Despite the growing number of e-mails that I receive asking for travel blog advice, I feel under-qualified in the world of travel blogging. After all, this blog originally started as a way to keep in contact with friends and family living around the world. It grew organically from there. Most days, I am honestly just making things up as I go along, hoping that I’m headed in the right direction.
But it seems lots of people are looking for advice, so here’s my top tips on starting a travel blog:
If you think that your travel blog adventure might become something big one day, you’ll make different choices than if it’s a personal blog with an audience only of your mother’s bridge friends. A personal blog can sit quite happily (and completely free) on wordpress.com. A blog run like a business will have a domain name, hosting, plug-ins, automation and other niff naff (most of which will cost you some cash). And it will likely require more work from you.
This may seem completely obvious, but it’s one that I constantly have to remind myself.
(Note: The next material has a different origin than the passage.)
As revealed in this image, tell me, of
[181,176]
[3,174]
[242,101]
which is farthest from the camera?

If you want people to read, you need to write. Despite my most desperate desires, content does not create itself. Damn. If you’re writing a travel blog, it doesn’t mean that you have to be constantly travelling, although many travel bloggers are. It does mean that you need to think about your audience and find something that they’d like to read on a reasonably regular basis. (So when you’re stuck indoors with the rain beating on the window, you could write something like this post, for example. 😉 )
In general, blog readers want to know the person behind the words. It’s what makes a blog different from a destination’s tourism site. Describe your experiences in rich detail so your reader can imagine themselves in your place. Rather that just stating the opening hours and facilities available, describe what you felt when you were there. Relate funny anecdotes. Perhaps your child had a complete and total temper tantrum meltdown on the deck of the USS North Carolina (like mine did). It’s OK. These details are what makes you real, and will hopefully keep your reader coming back for more.
Use correct grammar
The (in)correct use of grammar is a pet peeve of mine. Just because you are writing for an internet audience doesn’t mean that you can scimp on correct use of the English language. If you struggle knowing when to use their, they’re and there, or English is your second language and you need a helping hand with complex sentence structure, a program like Grammarly is there to help you.
Get some blog training
Truth be told, this step isn’t completely necessary. But it will save you a ton of time and effort (not to mention money). There are some great blogging courses out there, some of them specifically travel related. I recommend any writing course from the Australian Writer’s Centre. I’ve done several with them and every single one has been amazing. For a travel blog specific course, try The Business of Travel Blogging by Superstar Blogging.